An example would be querying (and potentially executing) commands related to a variety of commerce activities via chained prompts.
For example, searching today on google for “asian restaurant for under $100 per person with a reservation for 4 tonight at 7pm in brooklyn” brings you 4 paid ads + an infatuation article about omakase sushi for under $100. If you could build pipes into that to include reviews that map to adjectives (”i want to eat at a romantic asian restaurant..”) and can pull in data from platforms like Resy, OpenTable, etc. you could build a much more specific search engine.
Other thoughts
- There are a variety of angles this could take and it’s likely you would have to go more horizontal than less over time, thus sequencing of categories is important. We aren’t confident the above example is actually a venture-scale business.
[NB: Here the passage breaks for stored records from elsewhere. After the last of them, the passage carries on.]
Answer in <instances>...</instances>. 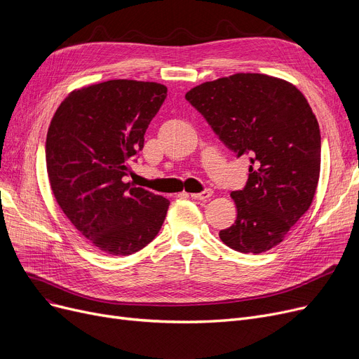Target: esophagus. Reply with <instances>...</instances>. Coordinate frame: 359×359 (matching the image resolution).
<instances>
[{"label": "esophagus", "mask_w": 359, "mask_h": 359, "mask_svg": "<svg viewBox=\"0 0 359 359\" xmlns=\"http://www.w3.org/2000/svg\"><path fill=\"white\" fill-rule=\"evenodd\" d=\"M211 195H212L211 189H205L201 194H191V198L196 199V201H208L211 198Z\"/></svg>", "instance_id": "34e87169"}]
</instances>
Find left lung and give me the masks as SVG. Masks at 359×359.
Returning <instances> with one entry per match:
<instances>
[{
	"label": "left lung",
	"instance_id": "1",
	"mask_svg": "<svg viewBox=\"0 0 359 359\" xmlns=\"http://www.w3.org/2000/svg\"><path fill=\"white\" fill-rule=\"evenodd\" d=\"M184 97L237 157L250 156L246 186L231 192L237 218L221 241L240 253L272 249L307 212L318 183L322 141L304 94L285 80L238 72Z\"/></svg>",
	"mask_w": 359,
	"mask_h": 359
}]
</instances>
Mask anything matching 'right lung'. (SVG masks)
<instances>
[{"mask_svg":"<svg viewBox=\"0 0 359 359\" xmlns=\"http://www.w3.org/2000/svg\"><path fill=\"white\" fill-rule=\"evenodd\" d=\"M167 97L158 83L110 80L74 90L46 135L52 194L94 248L128 256L154 240L170 201L125 182L129 161Z\"/></svg>","mask_w":359,"mask_h":359,"instance_id":"obj_1","label":"right lung"}]
</instances>
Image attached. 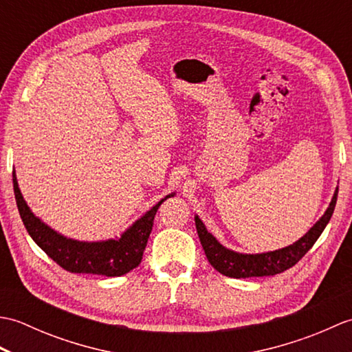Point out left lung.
<instances>
[{
    "label": "left lung",
    "mask_w": 352,
    "mask_h": 352,
    "mask_svg": "<svg viewBox=\"0 0 352 352\" xmlns=\"http://www.w3.org/2000/svg\"><path fill=\"white\" fill-rule=\"evenodd\" d=\"M338 192L339 188L334 192L330 207L327 208L322 218L309 230L307 234L302 236L300 241L295 242L294 245L286 246V248L265 254H239L223 248V246L206 230L204 223L201 222L198 216H195L197 231L207 260L210 261V265L216 271L226 276H231V278L269 276L287 271V269L295 266L298 261L310 251L311 246L316 243L319 236L322 234L327 223L330 222L333 216L336 201H338Z\"/></svg>",
    "instance_id": "8db88e82"
}]
</instances>
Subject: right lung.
Masks as SVG:
<instances>
[{
  "instance_id": "1",
  "label": "right lung",
  "mask_w": 352,
  "mask_h": 352,
  "mask_svg": "<svg viewBox=\"0 0 352 352\" xmlns=\"http://www.w3.org/2000/svg\"><path fill=\"white\" fill-rule=\"evenodd\" d=\"M13 190L21 219L24 222L28 234L48 257L69 272L104 276H121L139 266L148 237L151 234L157 208L160 207L163 201L175 195V193H170L166 198L159 201V204H155L151 210L145 213V216L136 221V223L130 230H126L118 241L87 243L66 239L37 219L30 212L28 206L21 195L14 170Z\"/></svg>"
}]
</instances>
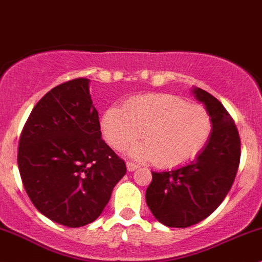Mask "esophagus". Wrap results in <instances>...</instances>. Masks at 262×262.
<instances>
[{"mask_svg": "<svg viewBox=\"0 0 262 262\" xmlns=\"http://www.w3.org/2000/svg\"><path fill=\"white\" fill-rule=\"evenodd\" d=\"M138 168H139V166L137 165V163H134V162H126V170H128L129 172H132V171L138 170Z\"/></svg>", "mask_w": 262, "mask_h": 262, "instance_id": "obj_1", "label": "esophagus"}]
</instances>
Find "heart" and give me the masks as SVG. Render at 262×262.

- In addition, real-time data capture → model re-training feels like a burdensome endeavor potentially as discussed in the discourse for using GPT-3 broadly as a search engine (it has no real-time knowledge).
- A broader viewpoint we have surrounds the transition from “good” free platforms to “incredible” paid platforms, which would allow a revenue model that could start subscription-first if you chose to not go ad-driven model.
- At a high level it’s unclear if OpenAI should just own search. Of all the products with an unnecessary UI, search is closest if you don’t care about actions.